Abstract: Satellite Imagery Production and Processing Using Apache Hadoop (D. V. Hill)
The United States Geological Survey's (USGS) Earth Resources Observation and Science (EROS) Center Land Science Research and Development (LSRD) project has devised a method to fulfill its processing needs for Essential Climate Variable (ECV) production from the Landsat archive using Apache Hadoop.
Apache Hadoop is the distributed processing technology at the heart of many large-scale, processing solutions implemented at well-known companies such as Yahoo, Amazon, and Facebook. It is a proven framework and can be used to process petabytes of data on thousands of processors concurrently. It is a natural fit for producing satellite imagery and requires only a few simple modifications to serve the needs of science data processing.
This presentation provides an invaluable learning opportunity and should be heard by anyone doing large scale image processing today. The session will cover a description of the problem space, evaluation of alternatives, feature set overview, configuration of Hadoop for satellite image processing, real-world performance results, tuning recommendations and finally challenges and ongoing activities. It will also present how the LSRD project built a 102 core processing cluster with no financial hardware investment and achieved ten times the initial daily throughput requirements with a full time staff of only one engineer.
Abstract: Metrics Measurement for Data Services (J. Werpy)
Recent advancements in Earth Science Systems data distribution include the addition of services that manipulate and process data before delivery to the user. Historically, users must process data locally after downloading inputs from a data center. The metrics for user downloads represent a large volume of data distribution, against which archive performance is measured. With value-added services delivering data processed into smaller, user-defined products, new metrics are required to adequately characterize the effectiveness of service-based distribution.
The first key indicator is the reduced volume of data that the users download in relation to the size of the inputs. The processing effort applied to processing the final product is a second metric needed to scope system infrastructure to support value-added services.

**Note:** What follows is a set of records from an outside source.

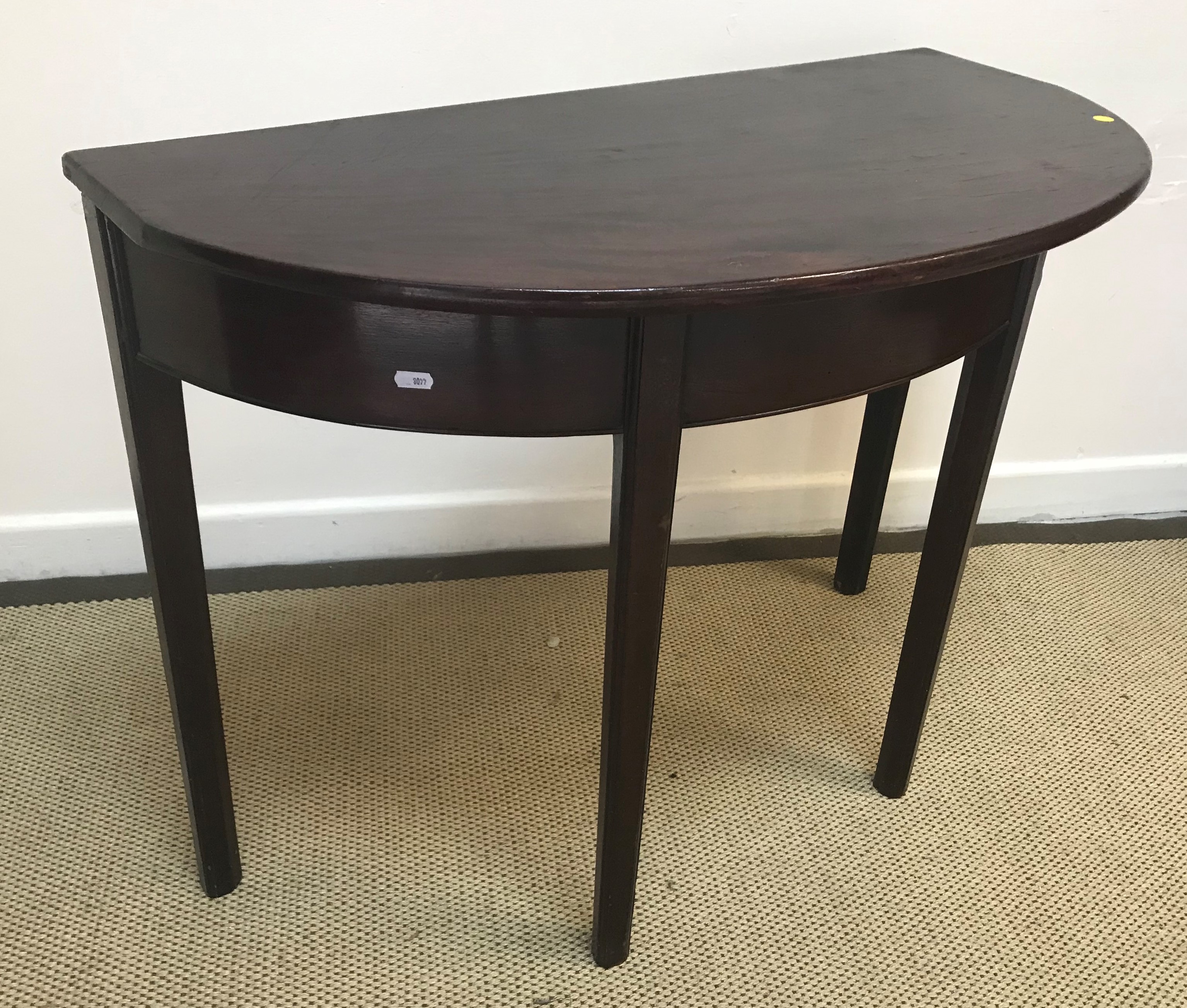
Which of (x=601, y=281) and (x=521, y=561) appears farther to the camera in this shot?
(x=521, y=561)

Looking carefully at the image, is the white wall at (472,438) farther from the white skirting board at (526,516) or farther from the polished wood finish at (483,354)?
the polished wood finish at (483,354)

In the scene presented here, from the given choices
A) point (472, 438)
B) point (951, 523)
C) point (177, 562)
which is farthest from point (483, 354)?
point (472, 438)

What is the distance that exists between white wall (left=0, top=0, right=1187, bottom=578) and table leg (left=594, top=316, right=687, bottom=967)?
2.23 feet

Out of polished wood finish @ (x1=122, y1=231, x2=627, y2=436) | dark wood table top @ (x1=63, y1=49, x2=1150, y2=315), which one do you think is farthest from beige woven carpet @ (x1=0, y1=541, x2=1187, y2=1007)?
dark wood table top @ (x1=63, y1=49, x2=1150, y2=315)

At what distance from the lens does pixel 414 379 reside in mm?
724

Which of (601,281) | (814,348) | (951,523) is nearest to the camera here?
(601,281)

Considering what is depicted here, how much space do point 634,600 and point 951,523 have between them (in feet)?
1.32

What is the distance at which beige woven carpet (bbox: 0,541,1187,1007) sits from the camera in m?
1.04

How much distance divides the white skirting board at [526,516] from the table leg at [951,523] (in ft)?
1.53

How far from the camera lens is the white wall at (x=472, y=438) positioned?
123 centimetres

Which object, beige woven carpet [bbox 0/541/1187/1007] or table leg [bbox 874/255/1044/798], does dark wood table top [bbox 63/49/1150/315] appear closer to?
table leg [bbox 874/255/1044/798]

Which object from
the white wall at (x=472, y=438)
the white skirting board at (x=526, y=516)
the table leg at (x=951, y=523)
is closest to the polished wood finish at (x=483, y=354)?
the table leg at (x=951, y=523)

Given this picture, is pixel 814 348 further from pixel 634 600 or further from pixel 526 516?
pixel 526 516

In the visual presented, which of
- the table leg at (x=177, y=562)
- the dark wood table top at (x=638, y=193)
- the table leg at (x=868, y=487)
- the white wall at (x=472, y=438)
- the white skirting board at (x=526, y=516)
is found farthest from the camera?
the white skirting board at (x=526, y=516)
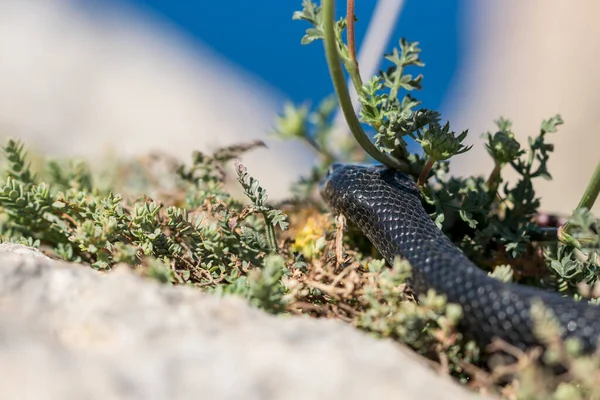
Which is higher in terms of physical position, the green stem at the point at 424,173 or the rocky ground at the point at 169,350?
the green stem at the point at 424,173

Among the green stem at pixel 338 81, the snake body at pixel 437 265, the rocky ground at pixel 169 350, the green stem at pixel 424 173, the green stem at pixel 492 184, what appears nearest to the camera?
the rocky ground at pixel 169 350

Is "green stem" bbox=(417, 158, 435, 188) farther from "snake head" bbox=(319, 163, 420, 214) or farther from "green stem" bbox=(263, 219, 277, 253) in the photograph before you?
"green stem" bbox=(263, 219, 277, 253)

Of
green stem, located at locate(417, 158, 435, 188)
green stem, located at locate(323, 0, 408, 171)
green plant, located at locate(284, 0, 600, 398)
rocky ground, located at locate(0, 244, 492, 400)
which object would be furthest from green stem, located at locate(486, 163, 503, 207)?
rocky ground, located at locate(0, 244, 492, 400)

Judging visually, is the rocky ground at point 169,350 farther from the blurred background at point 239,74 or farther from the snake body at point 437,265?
the blurred background at point 239,74

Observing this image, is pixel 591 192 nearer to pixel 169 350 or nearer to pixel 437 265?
pixel 437 265

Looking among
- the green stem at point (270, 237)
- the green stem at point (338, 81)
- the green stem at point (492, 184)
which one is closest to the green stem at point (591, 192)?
the green stem at point (492, 184)

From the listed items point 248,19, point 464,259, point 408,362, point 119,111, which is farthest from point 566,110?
point 408,362

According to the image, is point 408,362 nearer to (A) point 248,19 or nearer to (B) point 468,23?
(A) point 248,19
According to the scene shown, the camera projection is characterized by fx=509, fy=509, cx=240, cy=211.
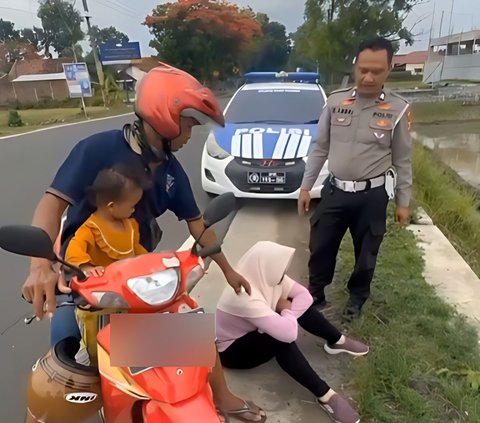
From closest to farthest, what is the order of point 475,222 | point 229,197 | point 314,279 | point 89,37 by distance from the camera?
point 229,197 < point 314,279 < point 475,222 < point 89,37

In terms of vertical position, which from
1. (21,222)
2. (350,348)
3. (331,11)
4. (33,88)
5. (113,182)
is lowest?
(33,88)

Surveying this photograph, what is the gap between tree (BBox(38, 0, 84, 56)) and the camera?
33.6 m

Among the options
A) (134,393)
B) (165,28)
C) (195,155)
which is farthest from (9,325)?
(165,28)

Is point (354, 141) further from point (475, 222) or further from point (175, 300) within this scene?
point (475, 222)

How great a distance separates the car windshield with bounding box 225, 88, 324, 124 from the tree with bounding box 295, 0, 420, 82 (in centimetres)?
1973

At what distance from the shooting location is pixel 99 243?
174cm

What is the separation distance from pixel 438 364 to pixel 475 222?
3.87 metres

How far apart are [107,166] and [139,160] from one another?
0.38 feet

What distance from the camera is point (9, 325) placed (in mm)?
3340

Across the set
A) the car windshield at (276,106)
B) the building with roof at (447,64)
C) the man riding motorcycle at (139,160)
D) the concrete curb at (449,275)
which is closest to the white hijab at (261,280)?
the man riding motorcycle at (139,160)

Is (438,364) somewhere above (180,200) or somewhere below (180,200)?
below

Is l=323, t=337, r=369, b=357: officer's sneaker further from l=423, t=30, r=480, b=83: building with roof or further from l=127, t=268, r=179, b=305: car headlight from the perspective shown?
l=423, t=30, r=480, b=83: building with roof

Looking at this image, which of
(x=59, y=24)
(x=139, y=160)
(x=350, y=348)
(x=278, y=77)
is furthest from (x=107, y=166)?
(x=59, y=24)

Third, in certain cases processing may occur at a location other than the host archive, or data from multiple archives is utilized to create a fusion product. Metrics tracking distribution from the originating data source through a processing center to a user introduces the complexity of potentially overlapping or excluded measurements.
Providing reduced-volume products from multiple data centers is a significant advancement in science data distribution, and should be tracked accordingly. The responsibility of accurately measuring a data center's capacity and success distributing products through value-added services is achievable with the implementation of new methods for metrics collection.